Don Mariano proseguía la cantinela mediática de los altavoces de la derecha española que recelan y desprecian cualquier iniciativa que venga de Barcelona. Ya sea un estatut, una Opa, una victoria del Barça o una buena cosecha.
En Catalunya se nos escapan los presos, se hunden barrios enteros, hay corrupción a raudales, somos incapaces de llegar a un acuerdo después de meses y meses de discusiones estatutarias, fagocitamos el ahorro de los indefensos españoles, pretendemos controlar el agua, la electricidad, el petróleo y las autopistas del gran solar ibérico. Somos, en definitiva, insolidarios con el resto de peninsulares con el avieso objetivo de destruir la unidad española.
Ante estas exageraciones me sitúo naturalmente del lado del eslabón más frágil en esta cadena de despropósitos. No por sentirme catalán con apellidos que perduran en las montañas y llanos leridanos desde hace casi ocho siglos sino porque creo que esta ofensiva es injusta y desproporcionada.
Los que abandonamos el sueño a partir de las seis de la mañana sabemos que a esa hora nos van a pegar cuatro tortas desde la emisora episcopal venga o no a cuento. Si hay motivo, que los hay a veces, claro que los hay, la paliza nos deja magullados hasta media mañana.
A veces tengo la sensación de que al salir a la calle alguna autoridad competente me va a detener acusado de lucir una catalanidad causante de todos los males que aflijen a la patria española.
Pero vuelvo a las libertades amenazadas de las que hablaba Rajoy. Y lo hago partiendo de la base de que la libertad de cada uno de los catalanes es más importante que todos los estatutos del mundo reunidos. Pienso que se ha tejido una complicidad poco sutil entre la clase política y la periodística al margen de la opinión de los catalanes.

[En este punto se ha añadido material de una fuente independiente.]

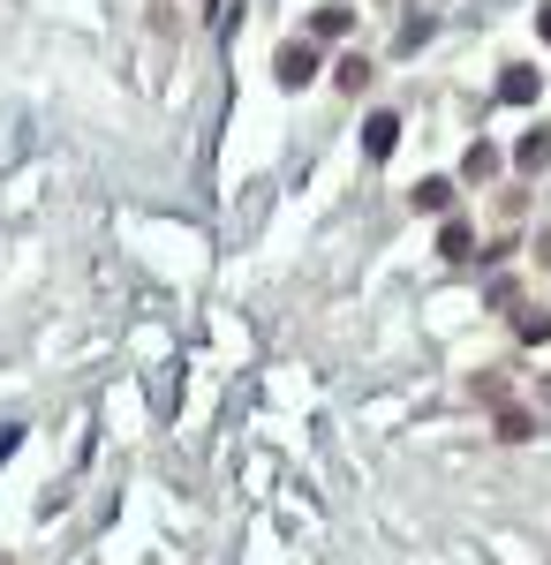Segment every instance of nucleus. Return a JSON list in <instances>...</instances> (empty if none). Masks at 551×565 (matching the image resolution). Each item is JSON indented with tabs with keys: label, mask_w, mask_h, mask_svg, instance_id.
Instances as JSON below:
<instances>
[{
	"label": "nucleus",
	"mask_w": 551,
	"mask_h": 565,
	"mask_svg": "<svg viewBox=\"0 0 551 565\" xmlns=\"http://www.w3.org/2000/svg\"><path fill=\"white\" fill-rule=\"evenodd\" d=\"M272 68H280V84H287V91H303V84L318 76V46H310V38H287V46L272 53Z\"/></svg>",
	"instance_id": "nucleus-1"
},
{
	"label": "nucleus",
	"mask_w": 551,
	"mask_h": 565,
	"mask_svg": "<svg viewBox=\"0 0 551 565\" xmlns=\"http://www.w3.org/2000/svg\"><path fill=\"white\" fill-rule=\"evenodd\" d=\"M393 143H400V121H393V114H370L363 121V151L370 158H393Z\"/></svg>",
	"instance_id": "nucleus-2"
},
{
	"label": "nucleus",
	"mask_w": 551,
	"mask_h": 565,
	"mask_svg": "<svg viewBox=\"0 0 551 565\" xmlns=\"http://www.w3.org/2000/svg\"><path fill=\"white\" fill-rule=\"evenodd\" d=\"M537 84H544L537 68H507V76H499V99H507V106H529V99H537Z\"/></svg>",
	"instance_id": "nucleus-3"
},
{
	"label": "nucleus",
	"mask_w": 551,
	"mask_h": 565,
	"mask_svg": "<svg viewBox=\"0 0 551 565\" xmlns=\"http://www.w3.org/2000/svg\"><path fill=\"white\" fill-rule=\"evenodd\" d=\"M514 166H529V174H544V166H551V137H544V129H529V137L514 143Z\"/></svg>",
	"instance_id": "nucleus-4"
},
{
	"label": "nucleus",
	"mask_w": 551,
	"mask_h": 565,
	"mask_svg": "<svg viewBox=\"0 0 551 565\" xmlns=\"http://www.w3.org/2000/svg\"><path fill=\"white\" fill-rule=\"evenodd\" d=\"M461 174H469V181H484V174H499V151H491V143H469V158H461Z\"/></svg>",
	"instance_id": "nucleus-5"
},
{
	"label": "nucleus",
	"mask_w": 551,
	"mask_h": 565,
	"mask_svg": "<svg viewBox=\"0 0 551 565\" xmlns=\"http://www.w3.org/2000/svg\"><path fill=\"white\" fill-rule=\"evenodd\" d=\"M453 204V181H415V211H446Z\"/></svg>",
	"instance_id": "nucleus-6"
},
{
	"label": "nucleus",
	"mask_w": 551,
	"mask_h": 565,
	"mask_svg": "<svg viewBox=\"0 0 551 565\" xmlns=\"http://www.w3.org/2000/svg\"><path fill=\"white\" fill-rule=\"evenodd\" d=\"M348 23H356V15H348V8H318V15H310V30H318V38H341V30H348Z\"/></svg>",
	"instance_id": "nucleus-7"
},
{
	"label": "nucleus",
	"mask_w": 551,
	"mask_h": 565,
	"mask_svg": "<svg viewBox=\"0 0 551 565\" xmlns=\"http://www.w3.org/2000/svg\"><path fill=\"white\" fill-rule=\"evenodd\" d=\"M438 257H453V265L469 257V227H461V219H446V234H438Z\"/></svg>",
	"instance_id": "nucleus-8"
},
{
	"label": "nucleus",
	"mask_w": 551,
	"mask_h": 565,
	"mask_svg": "<svg viewBox=\"0 0 551 565\" xmlns=\"http://www.w3.org/2000/svg\"><path fill=\"white\" fill-rule=\"evenodd\" d=\"M333 76H341V91H363V84H370V61H363V53H348Z\"/></svg>",
	"instance_id": "nucleus-9"
},
{
	"label": "nucleus",
	"mask_w": 551,
	"mask_h": 565,
	"mask_svg": "<svg viewBox=\"0 0 551 565\" xmlns=\"http://www.w3.org/2000/svg\"><path fill=\"white\" fill-rule=\"evenodd\" d=\"M514 332L537 347V339H551V317H544V309H522V317H514Z\"/></svg>",
	"instance_id": "nucleus-10"
},
{
	"label": "nucleus",
	"mask_w": 551,
	"mask_h": 565,
	"mask_svg": "<svg viewBox=\"0 0 551 565\" xmlns=\"http://www.w3.org/2000/svg\"><path fill=\"white\" fill-rule=\"evenodd\" d=\"M499 437L522 445V437H529V408H499Z\"/></svg>",
	"instance_id": "nucleus-11"
},
{
	"label": "nucleus",
	"mask_w": 551,
	"mask_h": 565,
	"mask_svg": "<svg viewBox=\"0 0 551 565\" xmlns=\"http://www.w3.org/2000/svg\"><path fill=\"white\" fill-rule=\"evenodd\" d=\"M537 30H544V38H551V8H537Z\"/></svg>",
	"instance_id": "nucleus-12"
},
{
	"label": "nucleus",
	"mask_w": 551,
	"mask_h": 565,
	"mask_svg": "<svg viewBox=\"0 0 551 565\" xmlns=\"http://www.w3.org/2000/svg\"><path fill=\"white\" fill-rule=\"evenodd\" d=\"M0 565H8V558H0Z\"/></svg>",
	"instance_id": "nucleus-13"
}]
</instances>
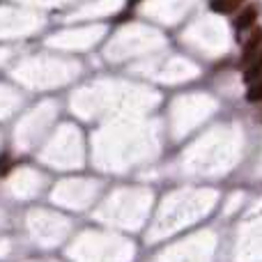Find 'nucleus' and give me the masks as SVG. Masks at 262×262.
<instances>
[{"label":"nucleus","mask_w":262,"mask_h":262,"mask_svg":"<svg viewBox=\"0 0 262 262\" xmlns=\"http://www.w3.org/2000/svg\"><path fill=\"white\" fill-rule=\"evenodd\" d=\"M260 49H262V28H253L251 37L244 41V49H242V64L249 62Z\"/></svg>","instance_id":"1"},{"label":"nucleus","mask_w":262,"mask_h":262,"mask_svg":"<svg viewBox=\"0 0 262 262\" xmlns=\"http://www.w3.org/2000/svg\"><path fill=\"white\" fill-rule=\"evenodd\" d=\"M255 21H258V7H255V5H249V7H244L235 16V30H239V32L251 30V28L255 26Z\"/></svg>","instance_id":"2"},{"label":"nucleus","mask_w":262,"mask_h":262,"mask_svg":"<svg viewBox=\"0 0 262 262\" xmlns=\"http://www.w3.org/2000/svg\"><path fill=\"white\" fill-rule=\"evenodd\" d=\"M260 76H262V49L244 64V81L246 83H253L255 78H260Z\"/></svg>","instance_id":"3"},{"label":"nucleus","mask_w":262,"mask_h":262,"mask_svg":"<svg viewBox=\"0 0 262 262\" xmlns=\"http://www.w3.org/2000/svg\"><path fill=\"white\" fill-rule=\"evenodd\" d=\"M242 3H244V0H212L209 7H212V12H216V14H232L242 7Z\"/></svg>","instance_id":"4"},{"label":"nucleus","mask_w":262,"mask_h":262,"mask_svg":"<svg viewBox=\"0 0 262 262\" xmlns=\"http://www.w3.org/2000/svg\"><path fill=\"white\" fill-rule=\"evenodd\" d=\"M246 99L249 101H262V76L255 78L253 83H249V90H246Z\"/></svg>","instance_id":"5"}]
</instances>
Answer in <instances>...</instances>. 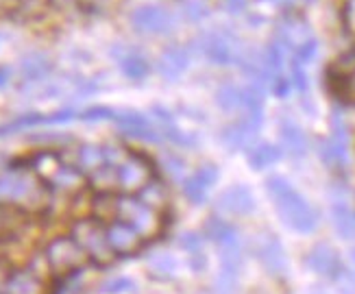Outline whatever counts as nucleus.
Returning a JSON list of instances; mask_svg holds the SVG:
<instances>
[{"instance_id":"1","label":"nucleus","mask_w":355,"mask_h":294,"mask_svg":"<svg viewBox=\"0 0 355 294\" xmlns=\"http://www.w3.org/2000/svg\"><path fill=\"white\" fill-rule=\"evenodd\" d=\"M51 203V188L28 164L13 166L0 175V205L18 207L24 211H42Z\"/></svg>"},{"instance_id":"2","label":"nucleus","mask_w":355,"mask_h":294,"mask_svg":"<svg viewBox=\"0 0 355 294\" xmlns=\"http://www.w3.org/2000/svg\"><path fill=\"white\" fill-rule=\"evenodd\" d=\"M116 220L131 225L142 240H153L162 234L164 229V216L162 211L153 209L144 200L137 196H118L116 203Z\"/></svg>"},{"instance_id":"3","label":"nucleus","mask_w":355,"mask_h":294,"mask_svg":"<svg viewBox=\"0 0 355 294\" xmlns=\"http://www.w3.org/2000/svg\"><path fill=\"white\" fill-rule=\"evenodd\" d=\"M268 185H270V194L275 196L277 205H279L282 218L286 220L288 227L299 231V234H310V231L316 229V216H314V211L307 207L284 181L275 179Z\"/></svg>"},{"instance_id":"4","label":"nucleus","mask_w":355,"mask_h":294,"mask_svg":"<svg viewBox=\"0 0 355 294\" xmlns=\"http://www.w3.org/2000/svg\"><path fill=\"white\" fill-rule=\"evenodd\" d=\"M44 257L49 261L51 273L57 277H66V275H72L74 270H81L87 261L85 251L76 244V240L66 238V236L53 238L49 244H46Z\"/></svg>"},{"instance_id":"5","label":"nucleus","mask_w":355,"mask_h":294,"mask_svg":"<svg viewBox=\"0 0 355 294\" xmlns=\"http://www.w3.org/2000/svg\"><path fill=\"white\" fill-rule=\"evenodd\" d=\"M72 238L85 251L87 259L96 264H110L116 257L110 242H107V231L101 220H79L72 227Z\"/></svg>"},{"instance_id":"6","label":"nucleus","mask_w":355,"mask_h":294,"mask_svg":"<svg viewBox=\"0 0 355 294\" xmlns=\"http://www.w3.org/2000/svg\"><path fill=\"white\" fill-rule=\"evenodd\" d=\"M120 190L140 192L148 181H153V166L142 155H127V159L118 166Z\"/></svg>"},{"instance_id":"7","label":"nucleus","mask_w":355,"mask_h":294,"mask_svg":"<svg viewBox=\"0 0 355 294\" xmlns=\"http://www.w3.org/2000/svg\"><path fill=\"white\" fill-rule=\"evenodd\" d=\"M105 231H107V242H110L114 255H133L140 251L142 238L131 225L122 220H114L105 227Z\"/></svg>"},{"instance_id":"8","label":"nucleus","mask_w":355,"mask_h":294,"mask_svg":"<svg viewBox=\"0 0 355 294\" xmlns=\"http://www.w3.org/2000/svg\"><path fill=\"white\" fill-rule=\"evenodd\" d=\"M3 294H46V282L31 266L18 268L5 277Z\"/></svg>"},{"instance_id":"9","label":"nucleus","mask_w":355,"mask_h":294,"mask_svg":"<svg viewBox=\"0 0 355 294\" xmlns=\"http://www.w3.org/2000/svg\"><path fill=\"white\" fill-rule=\"evenodd\" d=\"M307 266H310L314 273H318L322 277H334V279L343 273L340 257H338V253L329 244H316L310 251V255H307Z\"/></svg>"},{"instance_id":"10","label":"nucleus","mask_w":355,"mask_h":294,"mask_svg":"<svg viewBox=\"0 0 355 294\" xmlns=\"http://www.w3.org/2000/svg\"><path fill=\"white\" fill-rule=\"evenodd\" d=\"M255 251H257L261 266H264L268 273H272V275H284L286 273V268H288L286 253L282 249V244L277 242L275 238H270V236L261 238L257 242V246H255Z\"/></svg>"},{"instance_id":"11","label":"nucleus","mask_w":355,"mask_h":294,"mask_svg":"<svg viewBox=\"0 0 355 294\" xmlns=\"http://www.w3.org/2000/svg\"><path fill=\"white\" fill-rule=\"evenodd\" d=\"M137 196H140L146 205H150L153 209H157V211H164L166 205H168V190H166V185L157 179H153L148 181L144 188L137 192Z\"/></svg>"},{"instance_id":"12","label":"nucleus","mask_w":355,"mask_h":294,"mask_svg":"<svg viewBox=\"0 0 355 294\" xmlns=\"http://www.w3.org/2000/svg\"><path fill=\"white\" fill-rule=\"evenodd\" d=\"M207 234L209 238L218 244V249H236V246H240L238 242V234L236 229L227 225V223H218V220H211L209 227H207Z\"/></svg>"},{"instance_id":"13","label":"nucleus","mask_w":355,"mask_h":294,"mask_svg":"<svg viewBox=\"0 0 355 294\" xmlns=\"http://www.w3.org/2000/svg\"><path fill=\"white\" fill-rule=\"evenodd\" d=\"M225 211H231V214H249L251 207H253V200L251 196L246 194L244 190H234V192H227L220 203H218Z\"/></svg>"},{"instance_id":"14","label":"nucleus","mask_w":355,"mask_h":294,"mask_svg":"<svg viewBox=\"0 0 355 294\" xmlns=\"http://www.w3.org/2000/svg\"><path fill=\"white\" fill-rule=\"evenodd\" d=\"M118 127L122 133H127V135H133V137H144V140H150V133H148V127H146V122L140 118V116H133V114H122L118 116Z\"/></svg>"},{"instance_id":"15","label":"nucleus","mask_w":355,"mask_h":294,"mask_svg":"<svg viewBox=\"0 0 355 294\" xmlns=\"http://www.w3.org/2000/svg\"><path fill=\"white\" fill-rule=\"evenodd\" d=\"M334 220H336V229L343 238H355V216L349 214V209L345 207H336L334 211Z\"/></svg>"},{"instance_id":"16","label":"nucleus","mask_w":355,"mask_h":294,"mask_svg":"<svg viewBox=\"0 0 355 294\" xmlns=\"http://www.w3.org/2000/svg\"><path fill=\"white\" fill-rule=\"evenodd\" d=\"M101 290L105 294H125V292H131L135 290V284L129 279V277H112V279H107Z\"/></svg>"},{"instance_id":"17","label":"nucleus","mask_w":355,"mask_h":294,"mask_svg":"<svg viewBox=\"0 0 355 294\" xmlns=\"http://www.w3.org/2000/svg\"><path fill=\"white\" fill-rule=\"evenodd\" d=\"M185 194H188V198L194 200V203L203 200V196H205V181H203V177L190 179L188 183H185Z\"/></svg>"},{"instance_id":"18","label":"nucleus","mask_w":355,"mask_h":294,"mask_svg":"<svg viewBox=\"0 0 355 294\" xmlns=\"http://www.w3.org/2000/svg\"><path fill=\"white\" fill-rule=\"evenodd\" d=\"M181 246H183V249L185 251H198L200 249V246H203V242H200V238L196 236V234H183L181 236Z\"/></svg>"},{"instance_id":"19","label":"nucleus","mask_w":355,"mask_h":294,"mask_svg":"<svg viewBox=\"0 0 355 294\" xmlns=\"http://www.w3.org/2000/svg\"><path fill=\"white\" fill-rule=\"evenodd\" d=\"M110 116H112L110 110H89V112L83 114V118L87 122H92V120H103V118H110Z\"/></svg>"},{"instance_id":"20","label":"nucleus","mask_w":355,"mask_h":294,"mask_svg":"<svg viewBox=\"0 0 355 294\" xmlns=\"http://www.w3.org/2000/svg\"><path fill=\"white\" fill-rule=\"evenodd\" d=\"M5 79H7V72L3 70V72H0V85H3V81H5Z\"/></svg>"},{"instance_id":"21","label":"nucleus","mask_w":355,"mask_h":294,"mask_svg":"<svg viewBox=\"0 0 355 294\" xmlns=\"http://www.w3.org/2000/svg\"><path fill=\"white\" fill-rule=\"evenodd\" d=\"M0 231H3V223H0Z\"/></svg>"},{"instance_id":"22","label":"nucleus","mask_w":355,"mask_h":294,"mask_svg":"<svg viewBox=\"0 0 355 294\" xmlns=\"http://www.w3.org/2000/svg\"><path fill=\"white\" fill-rule=\"evenodd\" d=\"M0 294H3V290H0Z\"/></svg>"}]
</instances>
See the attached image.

Decía ayer Anton Costas que falta espíritu social crítico en Catalunya. No puedo estar más de acuerdo con el catedrático de Economía. Los diarios, los tertulianos y los políticos hemos acaparado el debate sin preocuparnos de lo que piensa la gente que asiste desconcertada a este deshojar incierto de la margarita estatutaria.
Ya sé que así tiene que ser, que los políticos y los creadores de opinión somos parte consustancial de la vida democrática del país. Pero la sociedad civil, tan sólida y tan real, apenas ha dicho nada. No he escuchado voces de juristas experimentados, de empresarios, de publicitarios y de todo el entramado de la emprendedora y demasiado silenciosa sociedad civil catalana.
Se apruebe o no el Estatut el día 30, la gran mayoría de catalanes no sabrá de qué se trata, si sus libertades van a ser más o menos respetadas y si la vida será más digna una vez obtenido el nuevo marco jurídico y político para Catalunya.
Da la impresión de que el Estatut, hasta donde yo pueda saber, es más bien una carrera para los líderes que lo han impulsado que un nuevo instrumento para la libertad de las gentes.
Me preocupa, por ejemplo, que el viernes por la noche una botella de líquido inflamable fuera arrojada en la sede del Partido Popular en la calle Urgell. Que semejantes ataques se hayan repetido en los últimos meses en la sedes populares de Sant Cugat, Barberà del Vallès, el barrio barcelonés de Gràcia y en Figueres. Nadie habla de ello.
Cuando la libertad de un solo catalán, sea del PP o de ERC, está amenazada hay que enviar a la policía para que levante acta y se proceda judicialmente. La libertad es lo que hace progresar a las sociedades a pesar de las crisis.